A thank you today to Mario Vaden of Oregon for sharing this photograph. Mario is a frequent contributor to the UBC Botanical Garden Forums (here’s where he posted this photograph), but he’s also a frequent traveller in southern Oregon and northern California; browse through his photographs to see images from one of my favourite parts of the world.
Mario took this image of an emerging Sarcodes sanguinea in the Red Buttes Wilderness. Breaking down the scientific name for the plant, Sarcodes means flesh-like, while sanguinea refers to the colour red (typically blood-red or bright red). While you might expect its common name to refer to its colour in some way, snowplant is used instead. Snowplant is so named because of this plant’s emergence from the soil at the end of the snow melt season in the conifer-covered hills and mountains of Oregon, California and Baja California (Mario took this photo in mid-May).

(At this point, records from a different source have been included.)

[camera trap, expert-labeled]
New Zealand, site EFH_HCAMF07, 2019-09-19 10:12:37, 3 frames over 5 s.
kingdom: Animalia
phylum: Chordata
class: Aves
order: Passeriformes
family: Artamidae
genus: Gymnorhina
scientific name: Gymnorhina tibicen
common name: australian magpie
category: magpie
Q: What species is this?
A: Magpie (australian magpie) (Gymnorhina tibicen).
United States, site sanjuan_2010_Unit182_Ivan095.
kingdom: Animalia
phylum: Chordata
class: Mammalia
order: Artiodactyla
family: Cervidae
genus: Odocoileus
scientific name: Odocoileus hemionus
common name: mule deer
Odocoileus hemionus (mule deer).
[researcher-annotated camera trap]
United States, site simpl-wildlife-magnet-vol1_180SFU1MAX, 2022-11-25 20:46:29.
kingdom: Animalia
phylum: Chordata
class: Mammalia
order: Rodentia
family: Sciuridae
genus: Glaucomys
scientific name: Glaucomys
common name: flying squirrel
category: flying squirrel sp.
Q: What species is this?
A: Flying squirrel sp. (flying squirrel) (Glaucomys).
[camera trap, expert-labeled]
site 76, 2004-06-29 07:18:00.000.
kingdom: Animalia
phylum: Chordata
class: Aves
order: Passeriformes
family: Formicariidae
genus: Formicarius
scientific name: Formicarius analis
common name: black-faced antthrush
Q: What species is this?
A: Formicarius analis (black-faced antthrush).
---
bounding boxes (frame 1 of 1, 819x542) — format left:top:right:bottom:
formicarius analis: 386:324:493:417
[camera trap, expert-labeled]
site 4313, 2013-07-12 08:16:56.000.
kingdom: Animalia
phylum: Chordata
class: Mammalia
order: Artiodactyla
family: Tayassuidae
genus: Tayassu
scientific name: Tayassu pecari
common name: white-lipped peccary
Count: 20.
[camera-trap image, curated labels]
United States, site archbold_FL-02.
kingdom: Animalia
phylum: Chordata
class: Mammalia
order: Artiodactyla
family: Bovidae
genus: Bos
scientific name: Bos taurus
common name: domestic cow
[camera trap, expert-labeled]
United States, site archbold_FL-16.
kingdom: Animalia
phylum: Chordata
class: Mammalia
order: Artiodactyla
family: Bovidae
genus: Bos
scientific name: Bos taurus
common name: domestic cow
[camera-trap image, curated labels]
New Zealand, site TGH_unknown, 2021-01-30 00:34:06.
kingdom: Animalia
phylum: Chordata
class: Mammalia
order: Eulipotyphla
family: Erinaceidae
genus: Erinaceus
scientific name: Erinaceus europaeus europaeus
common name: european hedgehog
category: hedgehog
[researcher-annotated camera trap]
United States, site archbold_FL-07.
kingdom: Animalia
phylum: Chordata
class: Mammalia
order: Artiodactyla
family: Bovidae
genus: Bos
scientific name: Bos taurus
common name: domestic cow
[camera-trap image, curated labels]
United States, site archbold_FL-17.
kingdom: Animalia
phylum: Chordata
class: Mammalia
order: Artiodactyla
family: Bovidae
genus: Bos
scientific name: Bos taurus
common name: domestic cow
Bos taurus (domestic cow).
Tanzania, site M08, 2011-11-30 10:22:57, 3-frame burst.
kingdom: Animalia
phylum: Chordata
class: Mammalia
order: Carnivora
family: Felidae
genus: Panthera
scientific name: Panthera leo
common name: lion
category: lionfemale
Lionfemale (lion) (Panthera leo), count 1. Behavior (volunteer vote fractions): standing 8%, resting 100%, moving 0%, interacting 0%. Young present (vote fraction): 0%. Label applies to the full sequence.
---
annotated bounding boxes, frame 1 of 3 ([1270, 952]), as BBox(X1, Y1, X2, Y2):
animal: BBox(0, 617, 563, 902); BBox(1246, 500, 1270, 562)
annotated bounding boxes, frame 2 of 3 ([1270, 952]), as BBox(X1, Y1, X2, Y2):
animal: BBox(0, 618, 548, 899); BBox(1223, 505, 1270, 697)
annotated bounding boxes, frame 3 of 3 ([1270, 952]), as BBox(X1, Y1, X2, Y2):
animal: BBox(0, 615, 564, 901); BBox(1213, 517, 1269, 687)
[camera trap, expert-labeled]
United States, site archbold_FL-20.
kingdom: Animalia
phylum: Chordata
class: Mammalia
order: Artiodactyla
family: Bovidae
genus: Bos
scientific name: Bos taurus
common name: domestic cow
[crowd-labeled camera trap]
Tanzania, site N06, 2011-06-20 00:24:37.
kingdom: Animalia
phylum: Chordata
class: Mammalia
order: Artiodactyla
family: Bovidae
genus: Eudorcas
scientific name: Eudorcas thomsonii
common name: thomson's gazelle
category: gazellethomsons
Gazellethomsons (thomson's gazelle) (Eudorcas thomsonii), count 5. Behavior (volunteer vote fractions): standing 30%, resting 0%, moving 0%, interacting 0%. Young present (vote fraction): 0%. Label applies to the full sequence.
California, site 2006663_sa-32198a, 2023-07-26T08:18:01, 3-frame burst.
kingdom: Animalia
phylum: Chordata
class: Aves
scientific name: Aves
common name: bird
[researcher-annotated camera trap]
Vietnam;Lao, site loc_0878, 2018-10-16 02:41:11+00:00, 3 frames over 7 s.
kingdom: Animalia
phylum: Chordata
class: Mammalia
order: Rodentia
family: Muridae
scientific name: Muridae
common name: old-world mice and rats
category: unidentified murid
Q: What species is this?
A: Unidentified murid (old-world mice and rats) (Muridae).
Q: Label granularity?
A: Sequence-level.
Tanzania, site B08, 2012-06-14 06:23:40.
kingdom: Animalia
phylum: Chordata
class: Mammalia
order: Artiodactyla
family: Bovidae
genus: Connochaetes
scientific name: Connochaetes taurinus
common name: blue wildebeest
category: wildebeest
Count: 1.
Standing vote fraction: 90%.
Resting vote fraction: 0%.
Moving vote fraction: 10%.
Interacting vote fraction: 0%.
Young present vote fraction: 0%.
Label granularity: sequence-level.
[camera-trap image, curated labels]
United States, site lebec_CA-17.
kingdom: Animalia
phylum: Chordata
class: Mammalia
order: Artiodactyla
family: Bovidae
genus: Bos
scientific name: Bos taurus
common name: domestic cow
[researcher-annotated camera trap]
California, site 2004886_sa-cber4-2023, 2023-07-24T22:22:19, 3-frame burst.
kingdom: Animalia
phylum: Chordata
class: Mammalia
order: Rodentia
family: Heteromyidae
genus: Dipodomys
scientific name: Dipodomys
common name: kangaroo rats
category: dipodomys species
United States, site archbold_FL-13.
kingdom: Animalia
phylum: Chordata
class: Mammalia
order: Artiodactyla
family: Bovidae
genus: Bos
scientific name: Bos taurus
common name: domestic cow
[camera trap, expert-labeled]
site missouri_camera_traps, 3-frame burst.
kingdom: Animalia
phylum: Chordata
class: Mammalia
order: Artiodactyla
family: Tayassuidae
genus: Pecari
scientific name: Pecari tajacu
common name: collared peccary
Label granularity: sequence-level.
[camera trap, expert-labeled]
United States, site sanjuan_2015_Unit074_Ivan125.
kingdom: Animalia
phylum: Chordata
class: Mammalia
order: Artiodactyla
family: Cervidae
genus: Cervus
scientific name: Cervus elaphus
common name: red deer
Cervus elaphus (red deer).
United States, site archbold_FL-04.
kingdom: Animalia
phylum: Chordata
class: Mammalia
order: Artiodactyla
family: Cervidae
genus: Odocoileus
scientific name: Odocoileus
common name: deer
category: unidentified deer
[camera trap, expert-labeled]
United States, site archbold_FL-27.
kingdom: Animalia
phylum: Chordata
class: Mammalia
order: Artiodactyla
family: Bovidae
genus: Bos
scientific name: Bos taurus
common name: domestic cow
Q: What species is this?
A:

Dr. James Reveal has written a comprehensive article about Sarcodes sanguinea, with particular attention to the efforts of 19th century botanists to learn more about the plant. Dr. Reveal also quotes John Muir‘s writing from “The Yosemite” (1912), which I’ll reproduce here:
The snow plant (Sarcodes sanguinea) is more admired by tourists than any other in California. It is red, fleshy and watery and looks like a gigantic asparagus shoot. Soon after the snow is off the ground it rises through the dead needles and humus in the pine and fir woods like a bright glowing pillar of fire. In a week or so it grows to a height of eight or twelve inches with a diameter of an inch and a half or two inches; then its long fringed bracts curl aside, allowing the twenty- or thirty-five-lobed, bell-shaped flowers to open and look straight out from the axis. It is said to grow up through the snow; on the contrary, it always waits until the ground is warm, though with other early flowers it is occasionally buried or half-buried for a day or two by spring storms. The entire plant – flowers, bracts, stem, scales, and roots – is fiery red. Its color could appeal to one’s blood. Nevertheless, it is a singularly cold and unsympathetic plant. Everybody admires it as a wonderful curiosity, but nobody loves it as lilies, violets, roses, daisies are loved. Without fragrance, it stands beneath the pines and firs lonely and silent, as if unacquainted with any other plant in the world; never moving in the wildest storms; rigid as if lifeless, though covered with beautiful rosy flowers.
In addition to the photographs on Dr. Reveal’s site, Calphotos provides another 72(!) images of Sarcodes sanguinea.
Like the previously featured Monotropa uniflora and Allotropa virgata, Sarcodes sanguinea is also a mycoheterotroph (see the Monotropa link for an explanation to jog your memory, if necessary). It was observed that it only grows with a specific fungal symbiont in the Rhizopogon ellenae species complex in two sampled regions – it is possible that a similar pattern of specificity exists throughout its entire distribution.